# Is my 159cm snowboard too long for my shorter height and heavier weight? Help!



## Wiredsport (Sep 16, 2009)

tinderbox said:


> I won a Sierra board a few months back and used a height/weight calculator to see what size board I should buy. It came up with the 159. I can't find the original calculator but the one I just used ( Snowboard Sizing Guide, Size Calculator ) says I should ride a 155-157. I'm about to buy binding and boots so I'm wondering if I should stick with this board.
> 
> My height is 5' 2" and weight is 240. I've snowboarded before, but I've always rented. I started off skiing and have skied 4 seasons and boarded 1 but haven't done either in about four years.
> 
> ...


Hi Tinderbox,

Rider height is not a factor in snowboard sizing. Please let us know your foot size so we can make some informed suggestions for you.

We wrote this in the early 90's and it is still true today:

*Where your nose is, does not determine what size of snowboard you should ride!

Extracted page text data
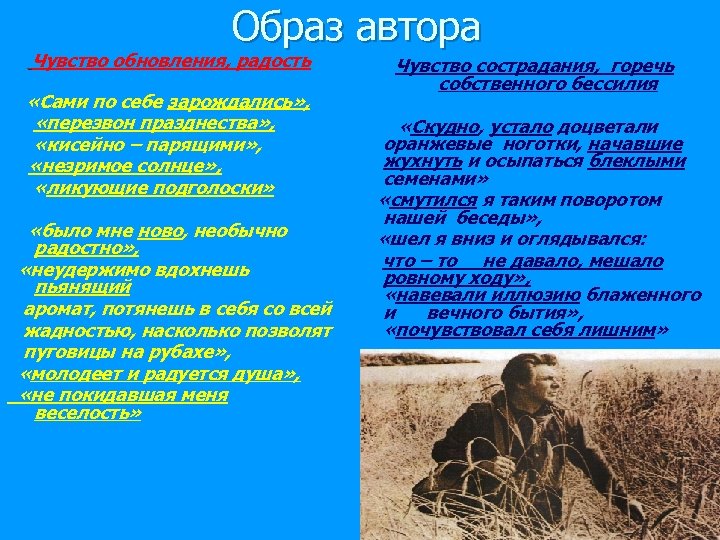 Образ автора

Чувство обновления, радость

«Сами по себе зарождались», «перезвон празднества», «кисейно – парящими», «незримое солнце», «ликующие подголоски»

«было мне ново, необычно радостно», «неудержимо вдохнешь пьянящий аромат, потянешь в себя со всей жадностью, насколько позволят пуговицы на рубахе», «молодеет и радуется душа», «не покидавшая меня веселость»

Чувство сострадания, горечь собственного бессилия

«Скудно, устало доцветали оранжевые ноготки, начавшие жухнуть и осыпаться блеклыми семенами»

«смутился я таким поворотом нашей беседы», «шел я вниз и оглядывался: что – то не давало, мешало ровному ходу», «навевали иллюзию блаженного и вечного бытия», «почувствовал себя лишним»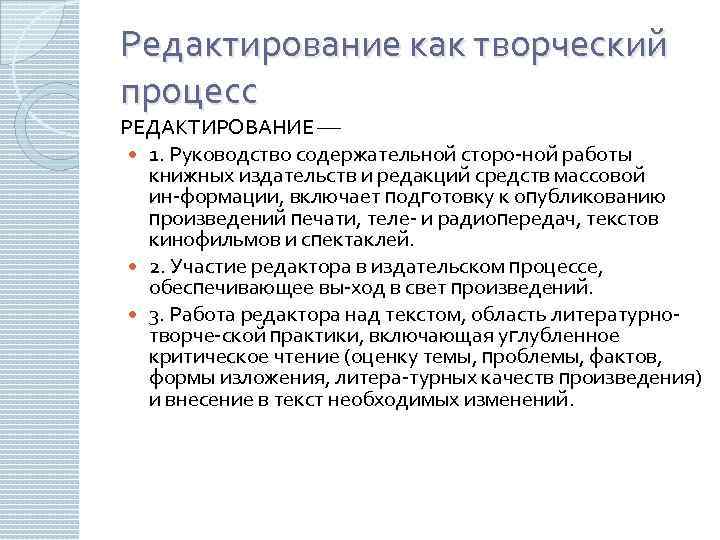 Редактирование как творческий процесс

РЕДАКТИРОВАНИЕ —

1. Руководство содержательной сторо-ной работы книжных издательств и редакций средств массовой ин-формации, включает подготовку к опубликованию произведений печати, теле- и радиопередач, текстов кинофильмов и спектаклей.

2. Участие редактора в издательском процессе, обеспечивающее вы-ход в свет произведений.

3. Работа редактора над текстом, область литературно-творче-ской практики, включающая углубленное критическое чтение (оценку темы, проблемы, фактов, формы изложения, литера-турных качеств произведения) и внесение в текст необходимых изменений.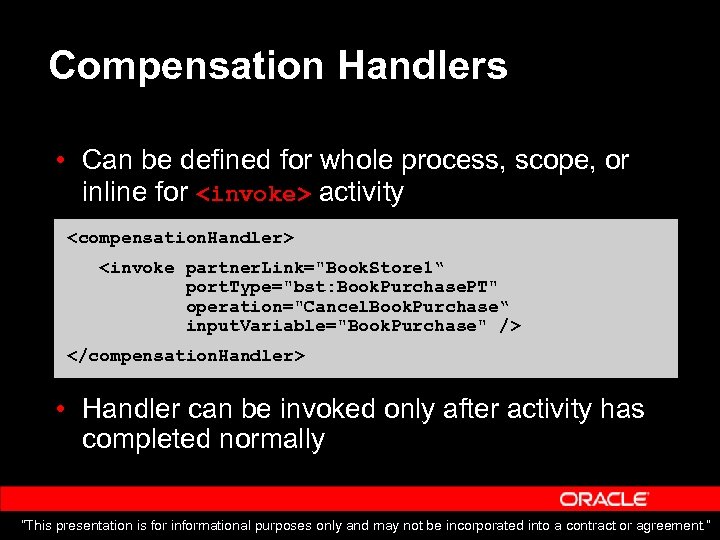 Compensation Handlers

• Can be defined for whole process, scope, or inline for <invoke> activity

<compensationHandler>
<invoke partnerLink="BookStore1“
portType="bst:BookPurchasePT"
operation="CancelBookPurchase“
inputVariable="BookPurchase" />
</compensationHandler>

• Handler can be invoked only after activity has completed normally

ORACLE

"This presentation is for informational purposes only and may not be incorporated into a contract or agreement."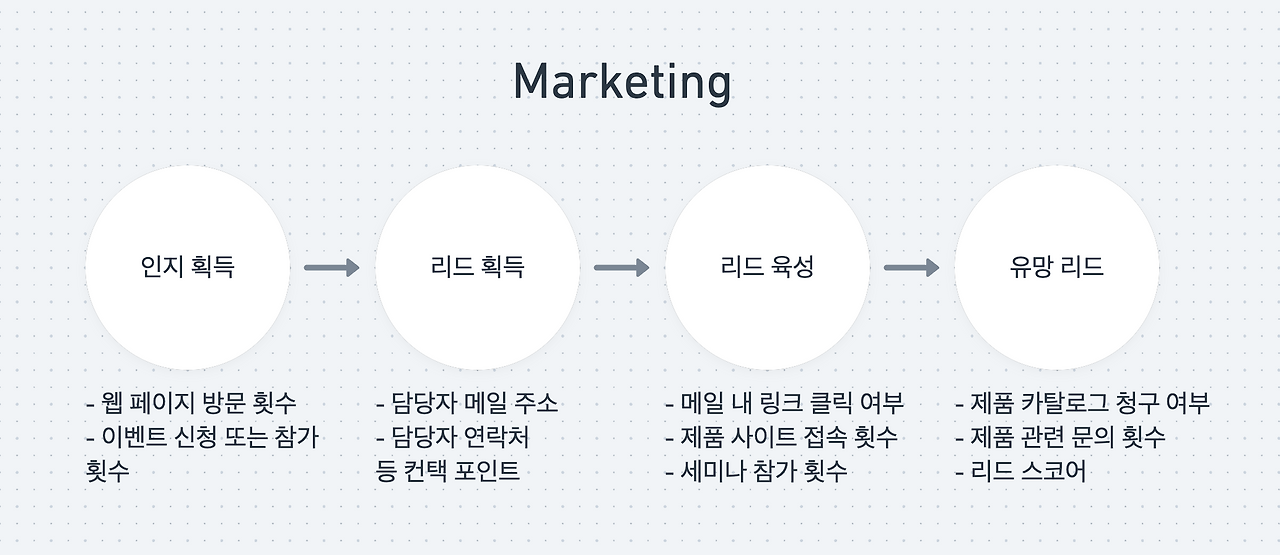 Marketing

인지 획득

리드 획득

리드 육성

유망 리드

- 웹 페이지 방문 횟수
- 이벤트 신청 또는 참가 횟수

- 담당자 메일 주소
- 담당자 연락처
등 컨택 포인트

- 메일 내 링크 클릭 여부
- 제품 사이트 접속 횟수
- 세미나 참가 횟수

- 제품 카탈로그 청구 여부
- 제품 관련 문의 횟수
- 리드 스코어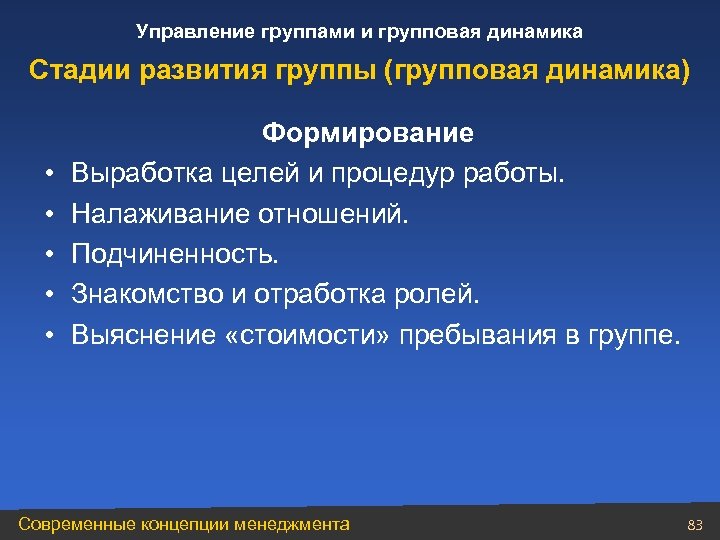 Управление группами и групповая динамика

Стадии развития группы (групповая динамика)

Формирование

• Выработка целей и процедур работы.
• Налаживание отношений.
• Подчиненность.
• Знакомство и отработка ролей.
• Выяснение «стоимости» пребывания в группе.

Современные концепции менеджмента

83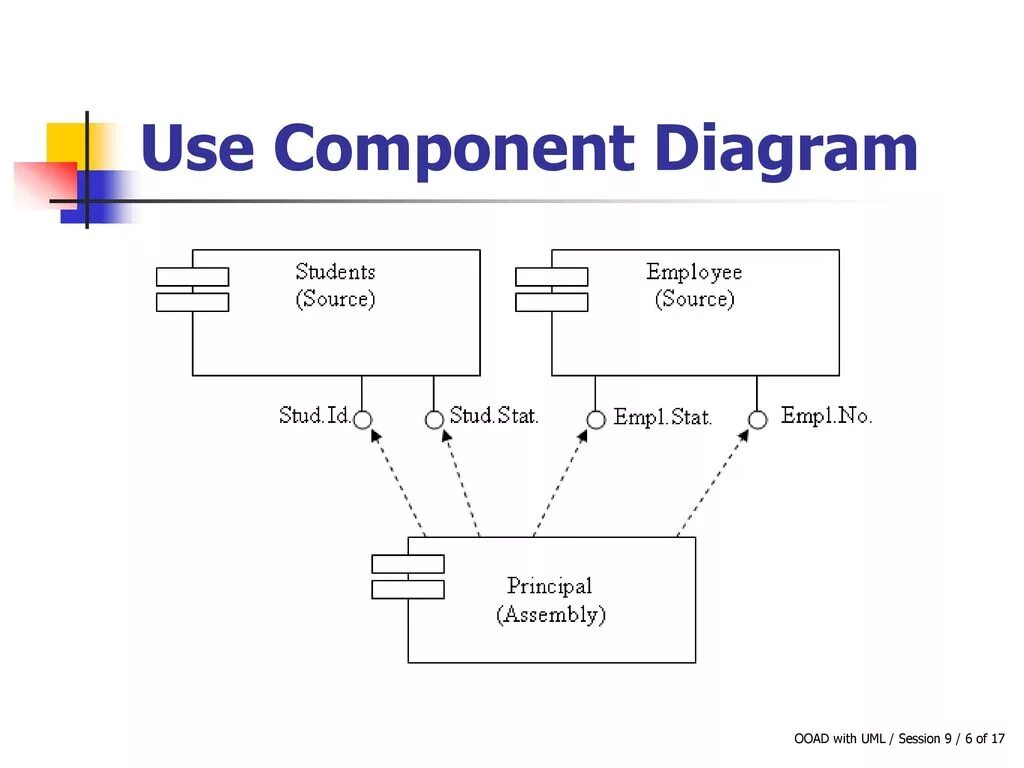 Use Component Diagram

Students
(Source)

Employee
(Source)

Stud.Id.

Stud.Stat.

Empl.Stat.

Empl.No.

Principal
(Assembly)

OOAD with UML / Session 9 / 6 of 17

--- Complete the following ---
a) Summarize the snowboard sizing thread in two sentences.
b) Repeat the part of the snowboard sizing thread starting with "## Wiredsport (Sep" and going on through "about four years.".
c) Pick up the snowboard sizing thread from where it stops and write what comes next.
None of the extracted page text data is needed here.

--- Answers to the problems ---
a) A 5' 2", 240-pound rider who won a 159 Sierra board asks whether to keep it, since another calculator suggests a 155-157. Wiredsport replies that rider height is not a factor in snowboard sizing and asks for the rider's foot size in order to make informed suggestions.

b)
## Wiredsport (Sep 16, 2009)

tinderbox said:


> I won a Sierra board a few months back and used a height/weight calculator to see what size board I should buy. It came up with the 159. I can't find the original calculator but the one I just used ( Snowboard Sizing Guide, Size Calculator ) says I should ride a 155-157. I'm about to buy binding and boots so I'm wondering if I should stick with this board.
> 
> My height is 5' 2" and weight is 240. I've snowboarded before, but I've always rented. I started off skiing and have skied 4 seasons and boarded 1 but haven't done either in about four years.

c)
...or your chin, ears, shoulders or any other body part for that matter. These are the silliest rules for sizing boards that could possibly be imagined, and yet they persist. We hear new ones everyday, "my friend told me that a board should come to in between my chin and my nose." Why, are you planning to nibble on it? These generalities are good ways to end up with a completely inappropriate board. Why do such rules exist, you ask? It is due to the fact that finding the right board takes a bit of research and knowledge. The easy way, however incorrect, is much quicker. A snowboard reacts to only two factors, how much pressure is being applied to it (weight), and where that pressure is coming from (shoe size). Boards are designed around riders of a certain weight. The total weight range for a given board will be around 50 pounds (although manufacturers tend to exaggerate this range to make their products sellable to a wider variety of customers). Two men who stand six feet tall and have their noses at identical heights, may be separated by 100 pounds of weight. This would change the boards they should ride by two entire categories of stiffness, and length. You will also want to make sure that the board is appropriate for your shoe size. One half to three quarters of an inch of overhang (yes, overhang) off the edge of your board is ideal (when wearing snowboard boots, and measured at the stance angle that you will ride). We will discuss this more below when we address width in detail.

There is no best level of stiffness for a board!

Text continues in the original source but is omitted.